Remedial waiting: God rarely uses Federal Express to build character into our lives. He doesn’t overnight or fax character to us. It takes time to build character. Lots of time. That’s why He’s taking so much time in your life. God isn’t in a hurry. God has a principle, and the principle is this: character development comes before ministry. You should know that you are right on schedule. Maybe not on your own schedule, but on His schedule. He knows precisely what He is doing in your life.  Every trial has a beginning, middle and an end. You cannot determine where you are in your trial, but He knows exactly where you are. And He is moving you along at just the right pace. Someone once said that everything is in walking distance, if you have enough time. Believe it or not, you’ve got time. You’ve got plenty of time, because you belong to Jesus Christ. And He literally has all the time in the world.

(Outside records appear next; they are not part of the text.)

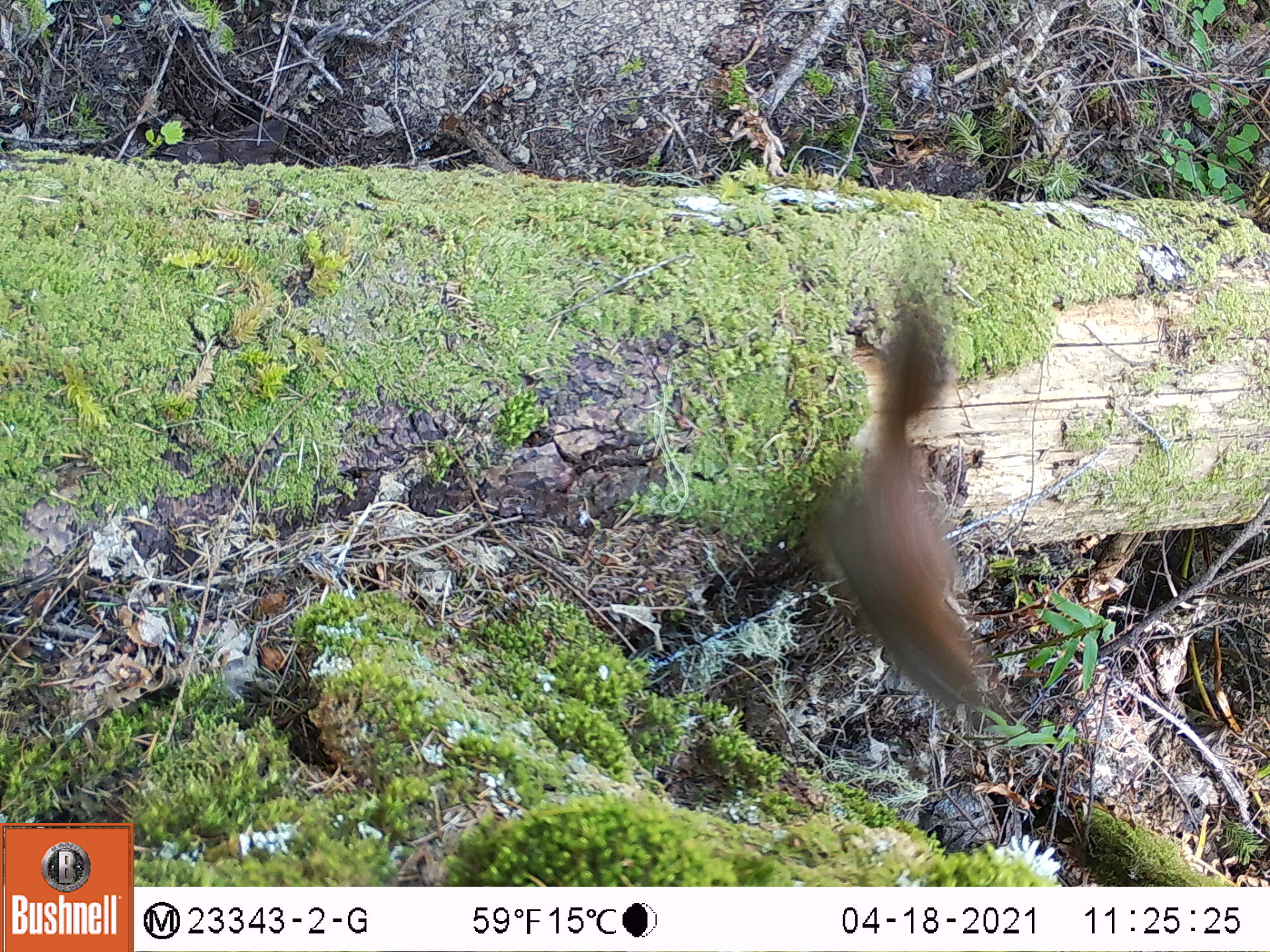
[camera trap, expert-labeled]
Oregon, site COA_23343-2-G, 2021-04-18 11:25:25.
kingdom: Animalia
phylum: Chordata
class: Mammalia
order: Rodentia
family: Sciuridae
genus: Tamiasciurus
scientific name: Tamiasciurus douglasii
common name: douglas squirrel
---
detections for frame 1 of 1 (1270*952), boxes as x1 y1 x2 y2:
douglas squirrel: 800 281 996 718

Intermediate loneliness: research has demonstrated that prolonged loneliness can even affect us physically. Most leaders like to be with people. They enjoy the company of their followers. But in the desert, Moses didn’t have any followers. Well, he had a few sheep. But the fact is, Moses wasn’t in the desert to lead; he was in the desert to be led. That’s why he had to be isolated. God had to get him off by himself so that He could have his undivided attention. Moses thought he was a leader, but a leader really isn’t a leader until he has learned to follow. God would not use Moses until he had learned to submit to God and to His timetable. So Moses was alone. Loneliness is never a pleasant experience. But God, in His wisdom, at times will separate us from our normal network of family and friends. Isolation is an opportunity to get to know Him better.

Many believers are simply frantic over the fact of failure in their lives, and they will go to any lengths in trying to hide it, ignore it, or rationalize about it. And all the time they are resisting the main instrument in the Father’s hand for conforming us to the image of His Son! – Miles Stanford

It is defeat that turns bone to flint, and gristle to muscle, and makes people invincible, and forms those heroic natures that are now in ascendancy in the world. Do not, then, be afraid of defeat. You are never so near to victory as when defeated in a good cause. – Henry Ward Beecher

Everyone fails but the true failure is the one who doesn’t learn from his setbacks. That’s why a teachable spirit is so important. When you are in the midst of a desert, the fastest way out of the desert is to ask God to let you learn everything that he has for you in that experience. Stay open, and stay teachable. God is not trying to ruin you. He is rebuilding you so that you can be used strategically. And the people God loves to use most are those who have learned to depend completely upon Him. For many self-sufficient types, that doesn’t come easily.

Abraham Lincoln entertained large thoughts about God and small thoughts about himself. Humility means that someone has a proper self-confidence, a proper self-esteem, and a proper kind of godly courage. That kind of character only comes from being in the furnace of affliction and hardship. No wonder it was said that “the man Moses was very humble, more than any man who was on the face of the earth” (Numbers 12:3)

There are not many undefeated people around – John Gardner

God uses our failure to equip us for future success.